> **Exercise prompt**: Repeat the rows below word for word, starting with the line that contains "Considering the image" and going on through the end of the rows.

> **Data in this exercise**:
#####

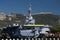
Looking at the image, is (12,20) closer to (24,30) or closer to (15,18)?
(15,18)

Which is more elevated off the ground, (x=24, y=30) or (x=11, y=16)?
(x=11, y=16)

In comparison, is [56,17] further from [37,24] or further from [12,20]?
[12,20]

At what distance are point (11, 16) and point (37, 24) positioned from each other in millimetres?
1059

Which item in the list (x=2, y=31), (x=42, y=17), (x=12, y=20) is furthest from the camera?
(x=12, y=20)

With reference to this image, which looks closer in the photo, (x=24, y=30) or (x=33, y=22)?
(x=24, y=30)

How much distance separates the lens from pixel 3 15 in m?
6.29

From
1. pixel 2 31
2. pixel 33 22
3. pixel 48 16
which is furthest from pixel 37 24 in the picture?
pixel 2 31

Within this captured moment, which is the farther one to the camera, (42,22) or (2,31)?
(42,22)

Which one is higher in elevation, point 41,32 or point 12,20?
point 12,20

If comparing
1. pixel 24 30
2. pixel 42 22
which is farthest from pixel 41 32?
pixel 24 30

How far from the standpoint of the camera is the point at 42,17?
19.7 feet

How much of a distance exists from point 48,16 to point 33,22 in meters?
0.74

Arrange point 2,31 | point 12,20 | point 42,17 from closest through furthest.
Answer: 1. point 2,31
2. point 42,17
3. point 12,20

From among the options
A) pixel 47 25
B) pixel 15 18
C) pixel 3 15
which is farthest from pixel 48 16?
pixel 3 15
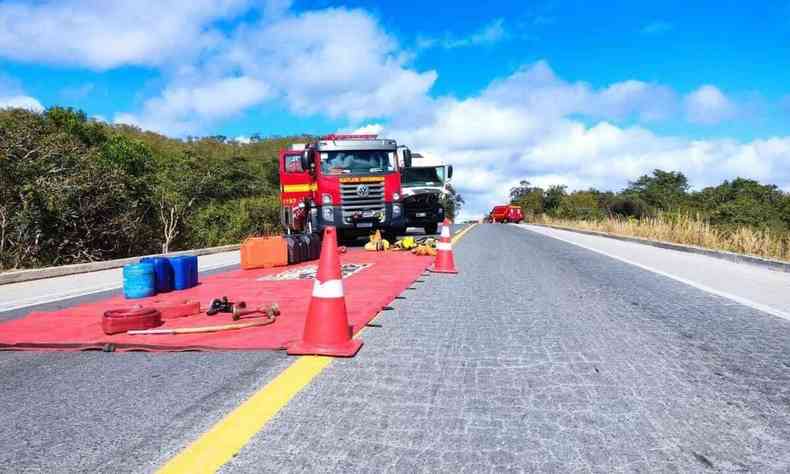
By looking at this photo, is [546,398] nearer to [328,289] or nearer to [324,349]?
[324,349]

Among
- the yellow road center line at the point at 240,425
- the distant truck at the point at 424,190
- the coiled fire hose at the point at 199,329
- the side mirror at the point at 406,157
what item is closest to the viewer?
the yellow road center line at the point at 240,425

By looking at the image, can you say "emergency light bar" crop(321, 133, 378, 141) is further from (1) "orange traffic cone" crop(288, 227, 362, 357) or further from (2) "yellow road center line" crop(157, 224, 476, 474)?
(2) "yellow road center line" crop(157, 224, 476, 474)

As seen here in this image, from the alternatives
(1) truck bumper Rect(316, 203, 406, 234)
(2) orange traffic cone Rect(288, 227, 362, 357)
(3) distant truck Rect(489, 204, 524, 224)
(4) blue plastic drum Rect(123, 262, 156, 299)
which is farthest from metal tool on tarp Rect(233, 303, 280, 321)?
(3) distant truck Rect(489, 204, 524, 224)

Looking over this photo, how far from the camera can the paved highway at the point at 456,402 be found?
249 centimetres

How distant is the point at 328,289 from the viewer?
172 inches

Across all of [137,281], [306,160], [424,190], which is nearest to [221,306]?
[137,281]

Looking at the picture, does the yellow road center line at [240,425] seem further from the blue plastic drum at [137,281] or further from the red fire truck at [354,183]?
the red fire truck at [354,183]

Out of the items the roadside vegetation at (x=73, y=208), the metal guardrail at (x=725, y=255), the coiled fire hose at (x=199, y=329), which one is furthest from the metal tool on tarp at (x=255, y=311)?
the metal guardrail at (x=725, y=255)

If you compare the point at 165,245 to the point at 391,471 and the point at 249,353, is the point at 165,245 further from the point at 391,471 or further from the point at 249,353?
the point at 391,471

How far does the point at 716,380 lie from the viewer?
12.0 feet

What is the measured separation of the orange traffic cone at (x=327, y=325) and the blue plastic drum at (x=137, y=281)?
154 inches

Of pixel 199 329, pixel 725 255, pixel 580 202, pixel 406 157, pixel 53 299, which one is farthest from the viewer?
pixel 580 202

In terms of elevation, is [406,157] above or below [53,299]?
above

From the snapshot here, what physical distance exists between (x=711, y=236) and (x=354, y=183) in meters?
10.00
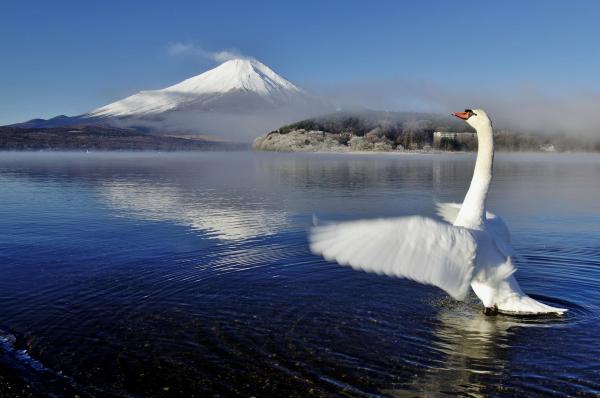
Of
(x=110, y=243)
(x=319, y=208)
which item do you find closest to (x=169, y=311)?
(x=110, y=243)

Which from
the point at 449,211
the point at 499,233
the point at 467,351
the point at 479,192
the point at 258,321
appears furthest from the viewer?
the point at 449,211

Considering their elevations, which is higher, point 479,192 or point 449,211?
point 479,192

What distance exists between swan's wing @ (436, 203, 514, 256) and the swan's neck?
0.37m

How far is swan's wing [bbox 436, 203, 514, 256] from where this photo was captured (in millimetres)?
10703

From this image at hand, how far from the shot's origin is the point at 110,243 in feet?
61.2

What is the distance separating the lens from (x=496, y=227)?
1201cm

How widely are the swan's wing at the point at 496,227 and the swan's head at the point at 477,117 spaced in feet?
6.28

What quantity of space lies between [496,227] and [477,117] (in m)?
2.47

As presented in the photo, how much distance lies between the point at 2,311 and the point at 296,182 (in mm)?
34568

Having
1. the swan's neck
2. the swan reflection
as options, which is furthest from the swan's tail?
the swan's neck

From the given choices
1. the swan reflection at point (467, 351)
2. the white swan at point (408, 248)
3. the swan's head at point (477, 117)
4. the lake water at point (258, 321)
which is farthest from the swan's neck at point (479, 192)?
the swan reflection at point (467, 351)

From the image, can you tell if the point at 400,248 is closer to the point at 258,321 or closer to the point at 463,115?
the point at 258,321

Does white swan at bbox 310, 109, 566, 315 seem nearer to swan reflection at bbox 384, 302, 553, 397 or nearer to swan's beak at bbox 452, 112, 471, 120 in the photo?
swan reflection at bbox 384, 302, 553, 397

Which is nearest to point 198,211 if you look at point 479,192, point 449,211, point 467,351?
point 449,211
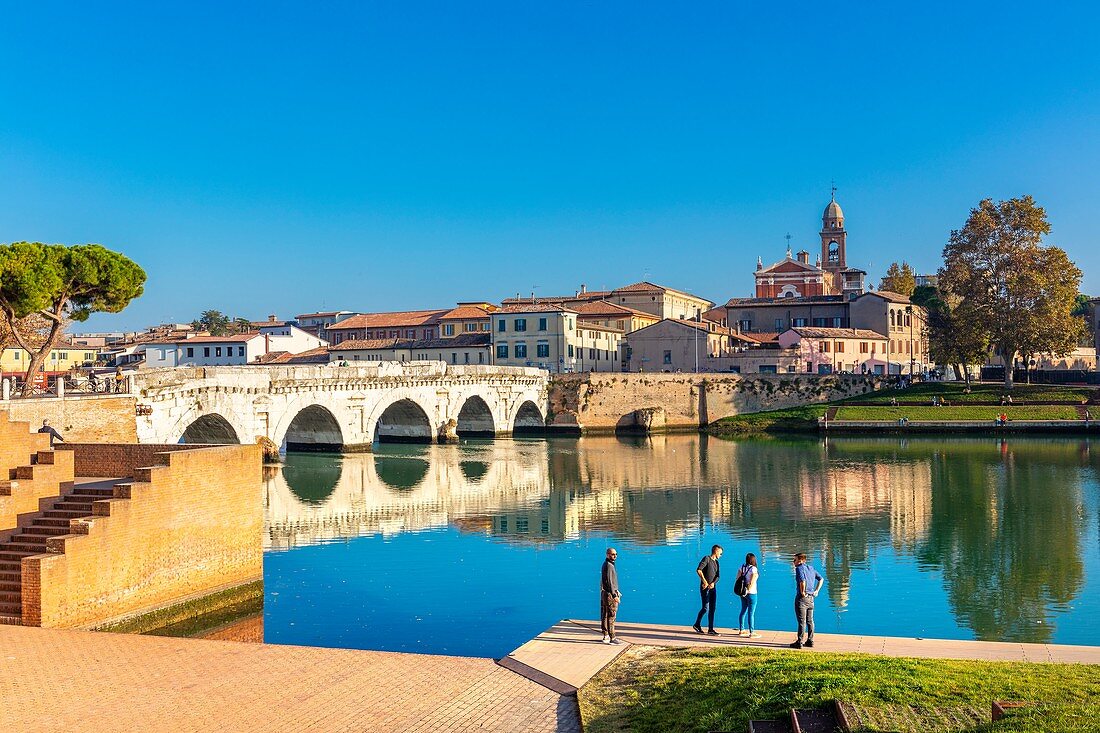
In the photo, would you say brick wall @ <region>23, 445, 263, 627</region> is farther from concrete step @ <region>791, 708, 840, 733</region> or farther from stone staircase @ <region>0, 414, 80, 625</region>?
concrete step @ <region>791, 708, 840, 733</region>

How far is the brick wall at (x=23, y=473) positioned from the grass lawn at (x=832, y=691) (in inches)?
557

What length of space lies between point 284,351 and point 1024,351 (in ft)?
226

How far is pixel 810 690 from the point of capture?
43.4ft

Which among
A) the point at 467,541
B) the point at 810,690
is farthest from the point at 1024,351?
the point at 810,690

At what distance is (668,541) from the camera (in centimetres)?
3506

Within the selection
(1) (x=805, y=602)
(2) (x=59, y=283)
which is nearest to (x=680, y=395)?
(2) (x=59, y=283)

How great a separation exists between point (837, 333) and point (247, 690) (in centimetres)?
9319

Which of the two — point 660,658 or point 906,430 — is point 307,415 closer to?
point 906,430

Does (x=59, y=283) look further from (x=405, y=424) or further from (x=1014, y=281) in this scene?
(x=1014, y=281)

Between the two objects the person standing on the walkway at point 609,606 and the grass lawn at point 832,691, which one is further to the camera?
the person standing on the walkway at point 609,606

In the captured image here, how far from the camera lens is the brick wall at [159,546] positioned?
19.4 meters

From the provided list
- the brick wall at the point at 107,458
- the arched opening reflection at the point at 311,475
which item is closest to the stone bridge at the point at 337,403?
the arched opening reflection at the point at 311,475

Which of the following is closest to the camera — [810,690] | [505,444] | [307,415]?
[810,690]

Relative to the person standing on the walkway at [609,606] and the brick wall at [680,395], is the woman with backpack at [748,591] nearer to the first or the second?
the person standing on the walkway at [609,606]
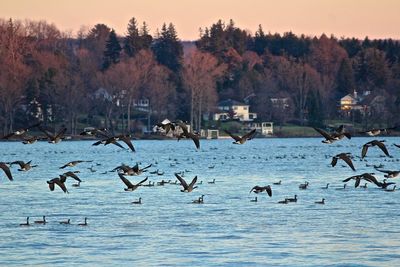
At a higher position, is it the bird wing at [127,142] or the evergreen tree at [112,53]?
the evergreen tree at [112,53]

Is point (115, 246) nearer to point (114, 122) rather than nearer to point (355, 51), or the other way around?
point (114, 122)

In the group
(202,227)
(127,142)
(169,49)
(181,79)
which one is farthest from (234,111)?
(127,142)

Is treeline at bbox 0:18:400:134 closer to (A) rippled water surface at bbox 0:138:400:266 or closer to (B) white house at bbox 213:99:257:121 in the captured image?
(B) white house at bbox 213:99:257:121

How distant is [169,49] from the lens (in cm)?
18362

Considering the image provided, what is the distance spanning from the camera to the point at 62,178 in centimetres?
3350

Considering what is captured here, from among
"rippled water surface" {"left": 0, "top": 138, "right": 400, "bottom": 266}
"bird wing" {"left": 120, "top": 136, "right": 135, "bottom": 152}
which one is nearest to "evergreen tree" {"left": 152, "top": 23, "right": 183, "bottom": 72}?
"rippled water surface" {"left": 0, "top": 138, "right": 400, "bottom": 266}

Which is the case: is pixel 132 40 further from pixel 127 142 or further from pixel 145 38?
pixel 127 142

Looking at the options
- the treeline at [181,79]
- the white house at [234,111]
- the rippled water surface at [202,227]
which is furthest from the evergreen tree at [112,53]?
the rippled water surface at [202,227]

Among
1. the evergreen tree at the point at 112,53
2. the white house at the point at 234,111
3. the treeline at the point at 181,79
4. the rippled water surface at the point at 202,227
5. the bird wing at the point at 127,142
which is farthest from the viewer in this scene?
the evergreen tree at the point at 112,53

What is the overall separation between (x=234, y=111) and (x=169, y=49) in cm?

#####

> **Exercise solution**:
Considering the image provided, what is the distance spanning from the camera to the point at 62,178 in centimetres?
3350

Considering what is captured here, from among
"rippled water surface" {"left": 0, "top": 138, "right": 400, "bottom": 266}
"bird wing" {"left": 120, "top": 136, "right": 135, "bottom": 152}
which one is nearest to "evergreen tree" {"left": 152, "top": 23, "right": 183, "bottom": 72}?
"rippled water surface" {"left": 0, "top": 138, "right": 400, "bottom": 266}

Which is the case: is pixel 132 40 further from pixel 127 142 or further from pixel 145 38?
pixel 127 142

Looking at the options
- the treeline at [181,79]
- the white house at [234,111]
- the rippled water surface at [202,227]
which is furthest from the evergreen tree at [112,53]?
the rippled water surface at [202,227]

Among
1. the evergreen tree at the point at 112,53
2. the white house at the point at 234,111
3. the treeline at the point at 181,79
4. the rippled water surface at the point at 202,227
5. the bird wing at the point at 127,142
which is farthest from the viewer in this scene?
the evergreen tree at the point at 112,53

What is the overall separation between (x=234, y=111) and (x=169, y=49) in cm?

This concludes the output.